Первое воспоминание: драгоценный, красный, с позолотой воздушный шар — вожделение моего детства. Бабушка купила, намотала на палец нитку, а шар размотал её своей силой, освободился от детской алчности. Разрывание сердца, утрата рук и прибыль зрения: красный шар в синеве Вселенной, нежная белизна хрупко-громоздкого здания, прочно опёршегося на колонны, посылающего в небо коней. Не знаю, сказала ли бабушка: «Смотри, это Большой театр». Вряд ли, я должна была и прежде это знать, но увидела так впервые, раз навсегда.

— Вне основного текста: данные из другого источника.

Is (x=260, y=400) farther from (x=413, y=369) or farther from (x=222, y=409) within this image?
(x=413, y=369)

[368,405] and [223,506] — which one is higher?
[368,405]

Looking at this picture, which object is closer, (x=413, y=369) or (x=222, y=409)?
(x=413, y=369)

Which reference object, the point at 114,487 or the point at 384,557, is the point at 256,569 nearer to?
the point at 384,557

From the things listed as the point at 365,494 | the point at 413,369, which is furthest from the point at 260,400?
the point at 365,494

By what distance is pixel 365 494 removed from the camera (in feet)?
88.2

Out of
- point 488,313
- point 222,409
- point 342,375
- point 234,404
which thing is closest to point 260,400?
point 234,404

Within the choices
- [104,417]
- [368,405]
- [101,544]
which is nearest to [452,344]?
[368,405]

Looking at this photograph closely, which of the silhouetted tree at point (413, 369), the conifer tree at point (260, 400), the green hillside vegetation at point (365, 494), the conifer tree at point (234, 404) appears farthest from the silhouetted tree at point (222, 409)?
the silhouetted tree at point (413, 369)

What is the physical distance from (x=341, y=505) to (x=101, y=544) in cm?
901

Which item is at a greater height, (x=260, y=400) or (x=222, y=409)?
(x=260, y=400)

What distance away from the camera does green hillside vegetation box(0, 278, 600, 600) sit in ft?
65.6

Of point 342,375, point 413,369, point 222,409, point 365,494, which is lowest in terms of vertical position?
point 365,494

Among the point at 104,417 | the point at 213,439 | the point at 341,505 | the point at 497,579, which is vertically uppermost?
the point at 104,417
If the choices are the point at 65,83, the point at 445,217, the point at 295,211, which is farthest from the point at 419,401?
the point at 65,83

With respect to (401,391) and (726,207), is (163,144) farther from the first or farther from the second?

Затем — непрерывная удача детства, счастливое знакомство мамы, и на все, на все спектакли ведут, дают перламутровый бинокль, алеет бархат, блестит позолота, меркнет люстра и — ах!
Как прекрасно ты, возлюбленное человечество… Разве мало просто ходить и разговаривать, а ты вон что: на носках, на божественных и невероятных пуантах. Бесшумных, а всё же слух знает наизусть их быстрый-быстрый лепет по сцене. Немыслимо изогнув шею, ты всем телом совершаешь подвиг красоты. И чьи-то уста уже разомкнулись для пения. Да не чрезмерность ли это? Нет, это именно то, что соответствует твоей сути.
Принаряженное дитя ещё не понимает смысла слёз, мешающих смотреть в перламутровый бинокль. Там просто — ножка о ножку, прыжок, повисание, прыжок, но почему это причина для слёз? Восходит надземная люстра, прощай, бинокль, зато — вот пальто, как будто одно заменит другое! Большой театр парит и блещет, что ему до маленького человека со слезой, чью судьбу и речь он нечаянно и непреклонно слагает и пестует: много лет пройдёт, и в его честь вдруг, ни с того ни с сего, расплачется человек при Неве, при Летнем саде, клянусь Вам, что плачет.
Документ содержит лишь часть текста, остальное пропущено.